SET TASK
Without the pictures, return each record as it appears.

# START OF RECORDS FOR THIS TASK

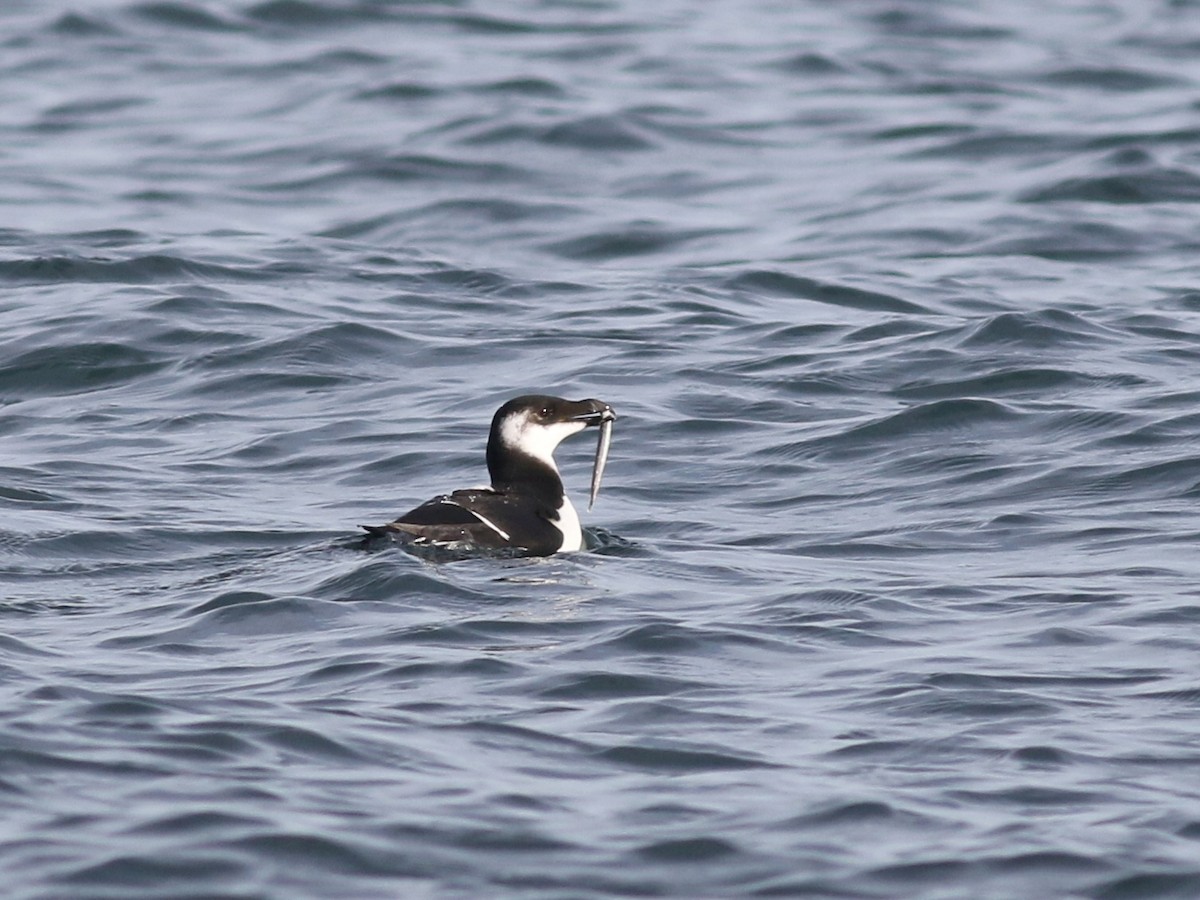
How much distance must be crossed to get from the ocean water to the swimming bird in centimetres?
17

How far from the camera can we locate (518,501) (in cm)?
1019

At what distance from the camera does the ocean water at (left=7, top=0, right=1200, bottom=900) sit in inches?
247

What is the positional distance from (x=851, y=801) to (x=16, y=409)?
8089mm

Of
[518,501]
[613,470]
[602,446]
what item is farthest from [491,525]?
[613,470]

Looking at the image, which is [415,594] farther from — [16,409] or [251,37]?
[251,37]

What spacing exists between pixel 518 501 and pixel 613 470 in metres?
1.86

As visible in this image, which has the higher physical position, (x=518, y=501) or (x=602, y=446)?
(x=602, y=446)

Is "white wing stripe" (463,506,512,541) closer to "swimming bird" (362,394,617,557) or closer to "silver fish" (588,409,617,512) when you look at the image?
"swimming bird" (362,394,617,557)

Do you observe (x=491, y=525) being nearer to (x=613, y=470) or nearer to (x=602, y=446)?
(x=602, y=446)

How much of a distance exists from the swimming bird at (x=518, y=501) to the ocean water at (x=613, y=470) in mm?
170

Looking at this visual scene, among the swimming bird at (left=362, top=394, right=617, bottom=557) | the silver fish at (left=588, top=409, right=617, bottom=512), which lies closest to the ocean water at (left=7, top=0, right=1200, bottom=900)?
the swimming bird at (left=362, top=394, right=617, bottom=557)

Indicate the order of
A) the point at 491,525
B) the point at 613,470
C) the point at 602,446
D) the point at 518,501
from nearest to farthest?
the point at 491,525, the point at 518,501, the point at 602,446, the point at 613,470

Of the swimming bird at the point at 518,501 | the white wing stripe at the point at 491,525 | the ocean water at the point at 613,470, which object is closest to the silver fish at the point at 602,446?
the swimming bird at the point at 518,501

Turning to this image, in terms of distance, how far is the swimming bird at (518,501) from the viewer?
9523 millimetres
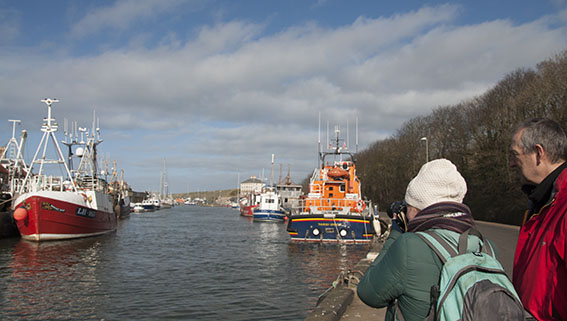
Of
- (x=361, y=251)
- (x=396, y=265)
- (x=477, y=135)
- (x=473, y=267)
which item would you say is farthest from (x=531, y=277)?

# END OF RECORDS FOR THIS TASK

WORKED ANSWER
How much distance must be crossed to get from the ocean water to the swimming bird in centimetres?
17

How far from the camera can we locate (518,501) (in cm)?
1019

At what distance from the camera does the ocean water at (left=7, top=0, right=1200, bottom=900) sit in inches?
247

What is the positional distance from (x=851, y=801) to (x=16, y=409)?
8089mm

Of
[518,501]
[613,470]
[602,446]
what item is farthest from [491,525]?
[613,470]

Looking at the image, which is [415,594] farther from — [16,409] or [251,37]?
[251,37]

What spacing exists between pixel 518 501 and pixel 613 470 in metres?
1.86

As visible in this image, which has the higher physical position, (x=518, y=501) or (x=602, y=446)?
(x=602, y=446)

Is "white wing stripe" (463,506,512,541) closer to "swimming bird" (362,394,617,557) or closer to "silver fish" (588,409,617,512) when you look at the image?
"swimming bird" (362,394,617,557)

Do you observe (x=491, y=525) being nearer to (x=613, y=470) or nearer to (x=602, y=446)?
(x=602, y=446)

How much of a distance exists from the swimming bird at (x=518, y=501) to the ocean water at (x=613, y=470) in mm?
170

Looking at this visual scene, among the swimming bird at (left=362, top=394, right=617, bottom=557) | the silver fish at (left=588, top=409, right=617, bottom=512), which lies closest to the ocean water at (left=7, top=0, right=1200, bottom=900)?
the swimming bird at (left=362, top=394, right=617, bottom=557)

Indicate the order of
A) the point at 491,525
B) the point at 613,470
C) the point at 602,446
D) the point at 518,501
from nearest to farthest?
the point at 491,525, the point at 518,501, the point at 602,446, the point at 613,470

Of the swimming bird at the point at 518,501 | the white wing stripe at the point at 491,525 | the ocean water at the point at 613,470, which object is closest to the silver fish at the point at 602,446?
the swimming bird at the point at 518,501

Turning to this image, in terms of distance, how far is the swimming bird at (518,501) from the viewer?
9523 millimetres
Of
- (x=361, y=251)
- (x=396, y=265)
- (x=477, y=135)
- (x=473, y=267)
which item would you say is farthest from (x=531, y=277)?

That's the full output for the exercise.